Data excerpts →
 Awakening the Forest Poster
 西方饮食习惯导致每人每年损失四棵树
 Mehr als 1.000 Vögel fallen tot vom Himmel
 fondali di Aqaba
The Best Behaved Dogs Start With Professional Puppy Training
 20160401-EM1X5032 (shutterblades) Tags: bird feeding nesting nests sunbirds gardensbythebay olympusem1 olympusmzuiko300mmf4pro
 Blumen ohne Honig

* * *

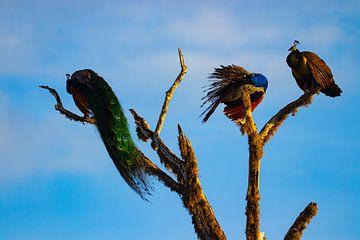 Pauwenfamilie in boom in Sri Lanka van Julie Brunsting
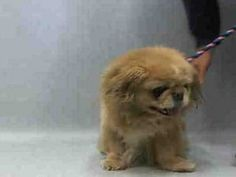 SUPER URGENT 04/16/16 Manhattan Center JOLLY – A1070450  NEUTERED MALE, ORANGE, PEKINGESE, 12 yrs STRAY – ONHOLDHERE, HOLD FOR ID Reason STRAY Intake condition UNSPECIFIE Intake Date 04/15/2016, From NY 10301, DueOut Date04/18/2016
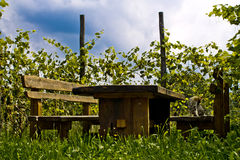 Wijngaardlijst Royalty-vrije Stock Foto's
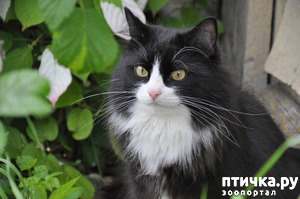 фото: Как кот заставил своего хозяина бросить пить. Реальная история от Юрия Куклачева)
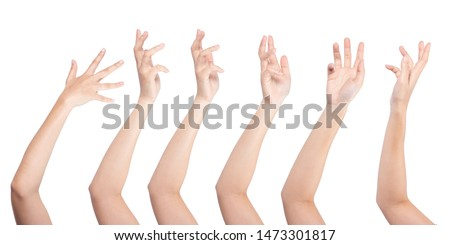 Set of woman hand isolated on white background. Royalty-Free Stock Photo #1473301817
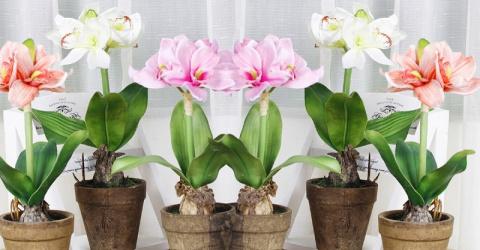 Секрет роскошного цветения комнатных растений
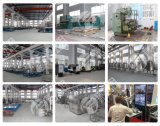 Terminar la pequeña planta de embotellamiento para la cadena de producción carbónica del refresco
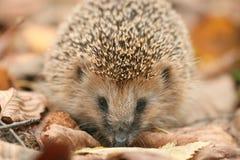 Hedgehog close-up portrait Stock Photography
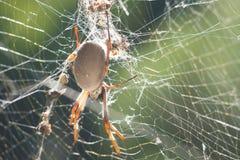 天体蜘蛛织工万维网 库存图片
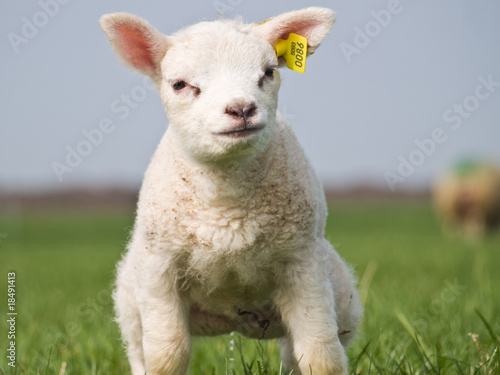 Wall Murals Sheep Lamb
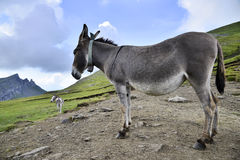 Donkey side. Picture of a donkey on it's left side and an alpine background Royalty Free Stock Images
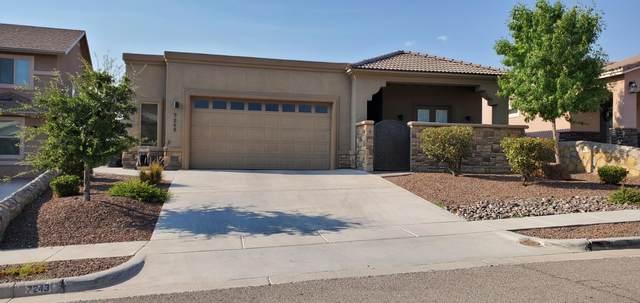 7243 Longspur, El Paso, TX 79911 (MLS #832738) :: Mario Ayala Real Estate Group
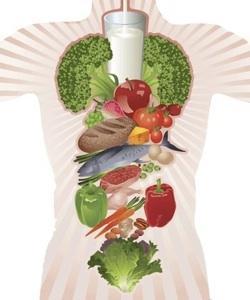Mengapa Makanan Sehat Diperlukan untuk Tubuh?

---

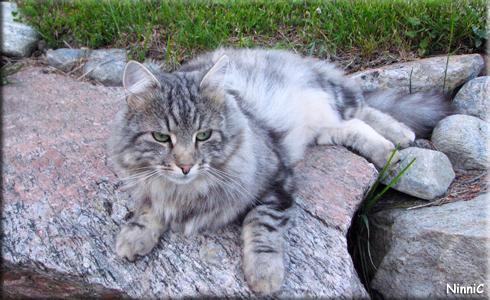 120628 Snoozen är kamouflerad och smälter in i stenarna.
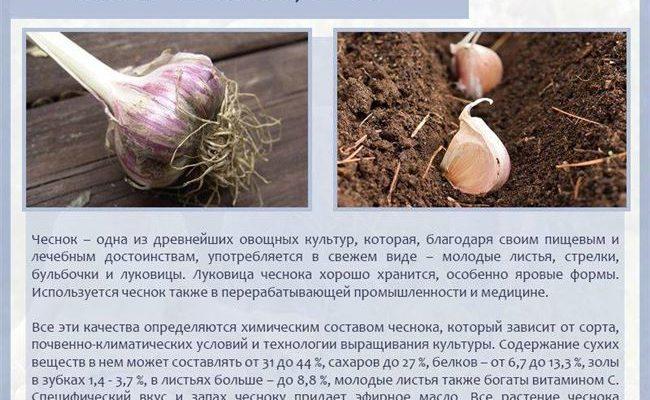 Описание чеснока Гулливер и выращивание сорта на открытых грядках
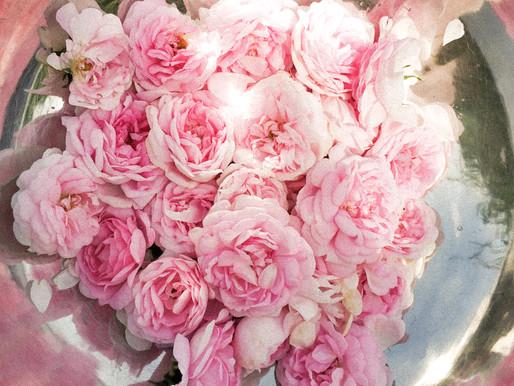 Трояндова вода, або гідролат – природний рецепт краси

Work instruction → Look above for the line holding "The Best Behaved", then set down exactly that line and every line after it up to and including the line holding "Blumen ohne Honig", with nothing else.

Solution to the problem →
The Best Behaved Dogs Start With Professional Puppy Training
 20160401-EM1X5032 (shutterblades) Tags: bird feeding nesting nests sunbirds gardensbythebay olympusem1 olympusmzuiko300mmf4pro
 Blumen ohne Honig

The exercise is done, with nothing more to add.